• PROVIDED PASSAGE
##############################
Allegations Against TD Bank
TD Securities USA admitted to engaging in the spoofing in the U.S. Treasury cash securities market as a part of the deal with the U.S. Justice Department. This puts to an end a long-running probe into manipulation, per the court filing.
TD Securities further settled related civil charges from the Securities and Exchange Commission (SEC).
The bank was charged with a failure to supervise the head of its U.S. Treasuries desk. Between April 2018 and May 2019, the employee entered orders that he didn’t intend to execute, creating an appearance of a false demand, known as spoofing, to trade at better prices.
Per the agreement signed by TD, the prosecution will be suspended as long as the bank remains compliant in accordance with the three-year deal and enhances its compliance measures.
Also, the Department of Justice considered TD’s remedial steps to be adequate, thus, denying the need to appoint an external monitor to oversight compliance.
Fines to be Paid by TD
TD will pay a $12.5 million criminal penalty to settle civil investigations by the SEC and the Financial Industry Regulatory Authority.
Additionally, roughly $9.5 million criminal fine has been levied on the bank as per the agreement. Further, the bank has committed to pay $4.7 million to compensate victims and $1.4 million in forfeiture.
Toronto Dominion Bank’s Other Litigation/Probes
This settlement comes as the bank is reportedly close to reaching a plea deal on separate government charges, alleging that TD’s U.S. retail bank possibly failed to curb money laundering, per a Wall Street Journal report last week.
Also, last month, TD agreed to pay a $28 million penalty in response to the Consumer Financial Protection Bureau (CFPB) order concerning credit reporting issues. The bank was accused of mishandling customers’ credit information and failing to make necessary amendments to its practices.
In August, the bank announced an additional provision of $2.6 billion in its fiscal third-quarter results to meet the estimated cost of $3 billion for compliance failures regarding anti-money laundering (AML) practices.
Last year, after Toronto-Dominion Bank’s landmark $13.4 billion deal to acquire First Horizon collapsed, the Canadian lender started receiving inquiries from the U.S. Department of Justice, financial regulators and the Treasury Department regarding its AML practices.
##############################
Lines of data

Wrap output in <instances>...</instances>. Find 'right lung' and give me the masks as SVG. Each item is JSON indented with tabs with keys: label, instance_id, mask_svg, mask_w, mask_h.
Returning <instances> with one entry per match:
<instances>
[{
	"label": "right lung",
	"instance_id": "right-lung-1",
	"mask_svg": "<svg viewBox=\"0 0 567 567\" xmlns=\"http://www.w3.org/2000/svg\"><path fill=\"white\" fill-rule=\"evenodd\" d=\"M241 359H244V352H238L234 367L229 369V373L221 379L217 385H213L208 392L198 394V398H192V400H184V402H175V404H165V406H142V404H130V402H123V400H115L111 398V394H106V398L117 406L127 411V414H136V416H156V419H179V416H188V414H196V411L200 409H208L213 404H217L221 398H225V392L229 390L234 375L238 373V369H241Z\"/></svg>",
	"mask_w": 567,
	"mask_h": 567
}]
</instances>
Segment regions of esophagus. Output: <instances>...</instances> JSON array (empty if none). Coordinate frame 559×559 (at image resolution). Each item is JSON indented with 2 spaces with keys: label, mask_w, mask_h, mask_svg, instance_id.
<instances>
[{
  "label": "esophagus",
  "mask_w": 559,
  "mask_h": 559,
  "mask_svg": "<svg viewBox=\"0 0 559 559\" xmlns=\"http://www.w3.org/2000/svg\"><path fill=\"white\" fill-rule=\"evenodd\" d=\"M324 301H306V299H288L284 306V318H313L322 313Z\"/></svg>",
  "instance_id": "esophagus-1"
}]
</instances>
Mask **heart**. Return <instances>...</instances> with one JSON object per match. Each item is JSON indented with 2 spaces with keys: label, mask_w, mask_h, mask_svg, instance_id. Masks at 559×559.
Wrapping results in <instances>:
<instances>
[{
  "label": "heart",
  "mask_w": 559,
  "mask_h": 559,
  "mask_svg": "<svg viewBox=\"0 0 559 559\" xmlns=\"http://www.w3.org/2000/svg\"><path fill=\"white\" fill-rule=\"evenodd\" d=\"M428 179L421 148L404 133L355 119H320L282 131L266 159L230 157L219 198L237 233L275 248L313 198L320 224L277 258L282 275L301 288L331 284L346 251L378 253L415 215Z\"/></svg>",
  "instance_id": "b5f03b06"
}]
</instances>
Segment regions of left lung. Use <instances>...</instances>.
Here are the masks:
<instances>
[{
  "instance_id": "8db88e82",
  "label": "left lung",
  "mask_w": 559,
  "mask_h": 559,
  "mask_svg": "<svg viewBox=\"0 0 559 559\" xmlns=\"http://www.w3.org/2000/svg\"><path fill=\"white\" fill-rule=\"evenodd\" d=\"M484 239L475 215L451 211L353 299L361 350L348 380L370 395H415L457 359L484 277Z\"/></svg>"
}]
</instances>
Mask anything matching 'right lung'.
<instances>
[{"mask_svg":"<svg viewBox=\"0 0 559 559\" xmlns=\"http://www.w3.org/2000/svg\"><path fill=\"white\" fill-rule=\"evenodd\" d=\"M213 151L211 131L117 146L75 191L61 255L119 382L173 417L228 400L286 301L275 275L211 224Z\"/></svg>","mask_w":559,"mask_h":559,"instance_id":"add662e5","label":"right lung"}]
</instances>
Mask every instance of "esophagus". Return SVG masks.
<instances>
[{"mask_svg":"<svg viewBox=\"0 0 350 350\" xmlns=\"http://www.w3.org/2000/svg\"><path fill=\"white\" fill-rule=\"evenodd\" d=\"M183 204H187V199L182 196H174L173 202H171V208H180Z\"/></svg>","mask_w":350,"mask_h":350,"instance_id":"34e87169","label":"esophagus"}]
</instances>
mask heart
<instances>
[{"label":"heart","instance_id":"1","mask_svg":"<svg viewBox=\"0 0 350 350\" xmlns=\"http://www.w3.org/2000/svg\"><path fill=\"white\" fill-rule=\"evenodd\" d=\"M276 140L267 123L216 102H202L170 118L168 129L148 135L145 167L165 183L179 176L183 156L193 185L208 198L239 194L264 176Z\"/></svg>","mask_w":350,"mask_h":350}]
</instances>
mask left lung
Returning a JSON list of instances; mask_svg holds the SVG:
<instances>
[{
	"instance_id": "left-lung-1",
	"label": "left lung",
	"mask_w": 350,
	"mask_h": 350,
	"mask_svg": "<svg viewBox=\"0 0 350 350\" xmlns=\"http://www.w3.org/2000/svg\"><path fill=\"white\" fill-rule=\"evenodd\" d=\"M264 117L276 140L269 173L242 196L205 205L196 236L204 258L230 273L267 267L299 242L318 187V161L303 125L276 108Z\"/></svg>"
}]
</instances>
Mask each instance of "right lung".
##############################
• EXERCISE TASKS
- a) Say whether each statement agrees with the TD Bank article, and back each yes or no with the article's deciding words. (i) The head of TD's U.S. Treasuries desk entered orders he didn't intend to execute between April 2018 and May 2019. (ii) The Department of Justice appointed an external monitor to oversee TD's compliance. (iii) TD committed to pay $4.7 million to compensate victims.
- b) According to the TD Bank article, how large a penalty did TD agree to pay in response to the Consumer Financial Protection Bureau order?
- c) Pick up the TD Bank article after its final sentence and write its continuation.
The records stand apart from the TD Bank article.

• ANSWERS BELOW
- a)
(i) Yes: "Between April 2018 and May 2019, the employee entered orders that he didn’t intend to execute"
(ii) No: "denying the need to appoint an external monitor to oversight compliance"
(iii) Yes: "the bank has committed to pay $4.7 million to compensate victims"

- b) TD agreed to pay a $28 million penalty.

- c)
In 2020, the bank faced a $122 million fine by the CFPB post an investigation revealing that it deceptively marketed a debit card advance service as free while levying fees on overdraft transactions.
TD’s Zacks Rank & Price Performance
Year to date, shares of Toronto Dominion Bank have lost 2.1% against the industry’s growth of 11.7%.
Last month, Wells Fargo & Company (WFC - Free Report) faced a new class-action lawsuit, where it has been accused of underpaying interest to clients participating in its cash sweep program.
Sweep programs were created to allow banks and brokers to put their customers' uninvested cash to work. They move excess client cash balances overnight into a money market fund or another higher-yielding product offered by a bank or affiliate bank.
According to the lawsuit, Wells Fargo paid customers in cash sweep accounts just 0.15% interest for most of 2023, while short-term U.S. Treasury Bills yielded around 5.25%, a 36-fold difference. The plaintiffs further alleged that some account holders were paid as little as 0.02% interest on their cash sweep account balances.
Similarly, a proposed order was filed by the U.S. CFPB against Navient Corporation (NAVI - Free Report) , according to which the student loan servicer will be permanently banned from servicing federal direct loans and directly servicing or acquiring most loans under the Federal Family Education Loan Program.
NAVI will have to pay $120 million for years of student lending failures, which includes $100 million in restitution and a $20 million civil penalty.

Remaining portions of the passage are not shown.